Pedro Adão e Silva - A disputa entre o Governo e o Tribunal Constitucional é de natureza tática. Passos Coelho quer instrumentalizar a Constituição
Temo bem que o que está em causa na disputa entre Governo e Tribunal Constitucional seja mais preocupante do que parece. À primeira vista, estamos perante uma divergência política em torno da interpretação da Constituição e, a crer em Passos Coelho da semana passada, sobre a forma de recrutamento e escrutínio dos juizes.
Podemos discordar politicamente, mas são discussões que, em democracia, não só podem como devem ser tidas. Não há, a este propósito, nenhum interdito político.
O problema é que são demasiados os sinais de que o Governo não está a questionar o nosso equilíbrio constitucional porque deseje abrir uma discussão substantiva sobre o tema. O propósito é outro e de natureza tática. Para ultrapassar bloqueios estratégicos que criou a si próprio e, pior, para encontrar um bode expiatório para as suas ações, o Governo não hesita em fazer dos equilíbrios em que assenta o regime — e que estão, como em qualquer democracia liberal, plasmados na Constituição — o ponto focal da disputa política.

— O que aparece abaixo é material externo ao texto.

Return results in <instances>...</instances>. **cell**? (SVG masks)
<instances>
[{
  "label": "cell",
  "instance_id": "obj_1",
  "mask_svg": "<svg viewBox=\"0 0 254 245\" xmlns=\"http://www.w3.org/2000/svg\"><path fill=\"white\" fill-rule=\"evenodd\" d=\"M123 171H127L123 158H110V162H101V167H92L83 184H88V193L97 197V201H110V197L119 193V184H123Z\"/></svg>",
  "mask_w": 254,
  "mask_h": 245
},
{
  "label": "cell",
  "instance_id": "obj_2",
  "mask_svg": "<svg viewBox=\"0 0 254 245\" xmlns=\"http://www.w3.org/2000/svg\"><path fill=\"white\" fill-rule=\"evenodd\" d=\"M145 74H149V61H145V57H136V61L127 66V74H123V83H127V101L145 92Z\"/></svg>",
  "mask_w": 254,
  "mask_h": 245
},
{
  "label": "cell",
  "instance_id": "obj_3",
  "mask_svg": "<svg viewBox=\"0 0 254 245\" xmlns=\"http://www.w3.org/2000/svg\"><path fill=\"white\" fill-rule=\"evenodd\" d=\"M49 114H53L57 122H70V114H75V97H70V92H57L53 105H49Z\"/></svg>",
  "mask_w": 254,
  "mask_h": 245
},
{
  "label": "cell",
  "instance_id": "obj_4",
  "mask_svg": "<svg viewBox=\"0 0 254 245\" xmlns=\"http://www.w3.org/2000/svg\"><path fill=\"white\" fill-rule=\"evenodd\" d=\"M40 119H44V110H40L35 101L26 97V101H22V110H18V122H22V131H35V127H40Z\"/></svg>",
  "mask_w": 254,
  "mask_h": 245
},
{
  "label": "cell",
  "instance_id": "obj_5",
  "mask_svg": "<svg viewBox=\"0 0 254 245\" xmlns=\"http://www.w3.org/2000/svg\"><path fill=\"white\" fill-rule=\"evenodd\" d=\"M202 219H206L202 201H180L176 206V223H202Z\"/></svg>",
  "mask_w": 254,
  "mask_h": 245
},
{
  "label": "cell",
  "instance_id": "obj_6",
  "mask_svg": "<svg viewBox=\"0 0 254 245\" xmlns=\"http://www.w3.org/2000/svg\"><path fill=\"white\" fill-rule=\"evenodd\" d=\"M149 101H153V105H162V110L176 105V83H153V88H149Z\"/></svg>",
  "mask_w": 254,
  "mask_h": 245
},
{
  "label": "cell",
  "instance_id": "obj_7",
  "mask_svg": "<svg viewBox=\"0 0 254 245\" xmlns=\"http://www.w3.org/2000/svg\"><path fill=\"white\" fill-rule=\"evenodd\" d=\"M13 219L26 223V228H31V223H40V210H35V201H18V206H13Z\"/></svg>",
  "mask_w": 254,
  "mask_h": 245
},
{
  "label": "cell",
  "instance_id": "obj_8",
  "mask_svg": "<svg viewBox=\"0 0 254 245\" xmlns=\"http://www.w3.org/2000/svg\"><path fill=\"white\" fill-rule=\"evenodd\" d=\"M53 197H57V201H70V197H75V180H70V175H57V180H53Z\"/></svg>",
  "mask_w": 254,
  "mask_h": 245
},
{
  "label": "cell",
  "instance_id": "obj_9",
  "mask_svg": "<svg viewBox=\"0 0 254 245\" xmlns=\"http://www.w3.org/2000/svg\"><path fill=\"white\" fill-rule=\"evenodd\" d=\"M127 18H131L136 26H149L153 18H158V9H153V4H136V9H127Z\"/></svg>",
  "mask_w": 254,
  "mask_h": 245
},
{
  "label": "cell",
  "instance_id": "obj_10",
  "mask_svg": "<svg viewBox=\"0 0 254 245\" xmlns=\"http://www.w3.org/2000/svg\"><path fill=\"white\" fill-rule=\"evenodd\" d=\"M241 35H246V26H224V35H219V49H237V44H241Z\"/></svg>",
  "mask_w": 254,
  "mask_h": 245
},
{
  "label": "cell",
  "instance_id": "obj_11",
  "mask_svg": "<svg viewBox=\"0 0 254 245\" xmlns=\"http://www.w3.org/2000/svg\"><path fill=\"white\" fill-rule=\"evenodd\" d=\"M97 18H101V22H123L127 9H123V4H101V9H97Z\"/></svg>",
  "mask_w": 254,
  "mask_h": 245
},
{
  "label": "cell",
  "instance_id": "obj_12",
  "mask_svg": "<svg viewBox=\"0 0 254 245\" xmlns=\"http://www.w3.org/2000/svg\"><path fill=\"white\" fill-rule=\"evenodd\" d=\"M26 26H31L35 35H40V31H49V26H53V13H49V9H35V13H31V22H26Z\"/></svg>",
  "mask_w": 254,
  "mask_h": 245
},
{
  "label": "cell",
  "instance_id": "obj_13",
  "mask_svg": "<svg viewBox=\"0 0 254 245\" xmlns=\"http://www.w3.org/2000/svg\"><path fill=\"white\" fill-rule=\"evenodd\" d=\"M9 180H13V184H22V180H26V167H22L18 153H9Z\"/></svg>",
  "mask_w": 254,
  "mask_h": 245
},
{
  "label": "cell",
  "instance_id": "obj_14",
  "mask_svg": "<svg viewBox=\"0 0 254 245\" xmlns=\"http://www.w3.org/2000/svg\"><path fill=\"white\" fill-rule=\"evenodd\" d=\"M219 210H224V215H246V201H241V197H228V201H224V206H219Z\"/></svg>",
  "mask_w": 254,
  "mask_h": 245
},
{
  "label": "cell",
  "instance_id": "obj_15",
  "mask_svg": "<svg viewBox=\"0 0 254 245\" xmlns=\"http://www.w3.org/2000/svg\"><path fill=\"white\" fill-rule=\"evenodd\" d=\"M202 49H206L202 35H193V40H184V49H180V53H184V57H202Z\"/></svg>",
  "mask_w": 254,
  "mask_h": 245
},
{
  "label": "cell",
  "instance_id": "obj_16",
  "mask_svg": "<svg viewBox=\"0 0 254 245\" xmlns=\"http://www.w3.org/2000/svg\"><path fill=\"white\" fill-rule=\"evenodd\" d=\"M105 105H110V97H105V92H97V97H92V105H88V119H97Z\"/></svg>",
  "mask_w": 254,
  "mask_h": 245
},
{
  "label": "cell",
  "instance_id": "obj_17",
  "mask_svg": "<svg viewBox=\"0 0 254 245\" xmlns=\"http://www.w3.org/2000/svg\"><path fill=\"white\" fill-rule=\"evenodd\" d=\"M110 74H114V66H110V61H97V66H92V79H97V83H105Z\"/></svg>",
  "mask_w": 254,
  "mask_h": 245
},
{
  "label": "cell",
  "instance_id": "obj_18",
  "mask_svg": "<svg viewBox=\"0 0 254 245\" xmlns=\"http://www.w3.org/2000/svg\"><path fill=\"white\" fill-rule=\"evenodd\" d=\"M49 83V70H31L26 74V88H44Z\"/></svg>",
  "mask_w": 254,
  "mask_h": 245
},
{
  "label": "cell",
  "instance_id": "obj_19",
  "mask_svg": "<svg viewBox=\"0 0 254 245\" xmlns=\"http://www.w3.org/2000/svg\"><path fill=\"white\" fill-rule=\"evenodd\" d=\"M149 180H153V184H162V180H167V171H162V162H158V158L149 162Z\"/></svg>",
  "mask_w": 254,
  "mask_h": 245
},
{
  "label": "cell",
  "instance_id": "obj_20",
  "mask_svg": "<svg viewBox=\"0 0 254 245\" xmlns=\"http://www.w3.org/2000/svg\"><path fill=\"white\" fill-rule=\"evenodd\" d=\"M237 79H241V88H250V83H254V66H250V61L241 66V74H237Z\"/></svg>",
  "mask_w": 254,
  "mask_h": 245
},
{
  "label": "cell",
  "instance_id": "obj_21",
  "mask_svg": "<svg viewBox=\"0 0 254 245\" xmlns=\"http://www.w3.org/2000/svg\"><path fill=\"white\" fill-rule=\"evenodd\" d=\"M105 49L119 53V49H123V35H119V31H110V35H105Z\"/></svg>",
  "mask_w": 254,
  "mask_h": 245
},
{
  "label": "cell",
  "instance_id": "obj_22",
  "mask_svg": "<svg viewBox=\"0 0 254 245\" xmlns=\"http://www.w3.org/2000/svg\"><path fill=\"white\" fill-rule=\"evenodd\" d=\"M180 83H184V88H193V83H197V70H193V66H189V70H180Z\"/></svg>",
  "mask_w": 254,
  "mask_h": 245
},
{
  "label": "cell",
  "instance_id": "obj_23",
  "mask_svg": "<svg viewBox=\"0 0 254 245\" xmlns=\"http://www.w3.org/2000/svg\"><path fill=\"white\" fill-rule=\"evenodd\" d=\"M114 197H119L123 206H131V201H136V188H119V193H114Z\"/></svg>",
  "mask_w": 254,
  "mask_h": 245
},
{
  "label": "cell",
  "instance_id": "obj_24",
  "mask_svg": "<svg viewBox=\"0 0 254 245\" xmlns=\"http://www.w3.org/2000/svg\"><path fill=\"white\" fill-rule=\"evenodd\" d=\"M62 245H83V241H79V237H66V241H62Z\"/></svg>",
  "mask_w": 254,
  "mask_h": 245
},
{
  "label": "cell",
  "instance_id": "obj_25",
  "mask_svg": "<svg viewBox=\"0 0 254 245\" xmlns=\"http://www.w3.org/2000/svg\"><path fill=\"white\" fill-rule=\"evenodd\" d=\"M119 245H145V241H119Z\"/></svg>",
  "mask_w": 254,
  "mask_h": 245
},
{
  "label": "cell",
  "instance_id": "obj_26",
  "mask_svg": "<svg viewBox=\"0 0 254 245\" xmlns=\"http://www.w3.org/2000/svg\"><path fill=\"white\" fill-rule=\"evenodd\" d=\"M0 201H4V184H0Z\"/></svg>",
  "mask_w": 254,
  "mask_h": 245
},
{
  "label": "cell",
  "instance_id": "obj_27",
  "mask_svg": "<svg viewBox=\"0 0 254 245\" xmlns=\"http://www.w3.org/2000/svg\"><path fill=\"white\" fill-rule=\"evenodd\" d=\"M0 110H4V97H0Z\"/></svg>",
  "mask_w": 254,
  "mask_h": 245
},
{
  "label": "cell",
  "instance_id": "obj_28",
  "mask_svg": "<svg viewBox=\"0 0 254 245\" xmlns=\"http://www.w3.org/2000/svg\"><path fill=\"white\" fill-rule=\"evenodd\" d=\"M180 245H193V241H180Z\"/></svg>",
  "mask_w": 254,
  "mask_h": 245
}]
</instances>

A tática faz sentido. Para Passos Coelho, o objetivo nunca foi criar compromissos e alargar a base de apoio à ação do executivo. Pelo contrário, o Governo procurou sempre dividir: primeiro, colocando trabalhadores do privado contra funcionários públicos e jovens a entrar no mercado de trabalho contra pensionistas; agora, na versão absurda desta semana, funcionários públicos com subsídios de férias ainda por pagar contra funcionários públicos com subsídios já pagos.
Esta instrumentalização da Constituição tem, infelizmente, consequências mais vastas e que andarão por aí durante muito tempo.
Para o país, que vê os pontos de compromisso a desagregarem-se, numa altura em que são mais necessários do que nunca. O ressentimento e o revanchismo podem ser instrumentais, mas não apenas dividem portugueses como, no médio prazo, diminuem a capacidade para governar. O Governo já chegou ao médio prazo. Depois do seu fim, vai demorar a recuperar o sentimento de comunidade e, por mais discursos e apelos que sejam feitos, não vai ser fácil construir compromissos em Portugal.
Mas também consequências para o próprio PSD. No meio da volatilidade discursiva, que torna possível que num dia um responsável do Governo diga uma coisa, para logo depois aparecer outro (ou até o mesmo) a dizer o seu contrário, o PSD está a transformar-se. Semana após semana, o que vemos é um partido entrincheirado num último reduto — uma estratégia divisionista, em rutura com o sistema e que usa o ressentimento social como motor político. É triste e vai deixar marcas: a brincar leviana e gratuitamente com a Constituição, o PSD está a transformar-se no Tea Party português.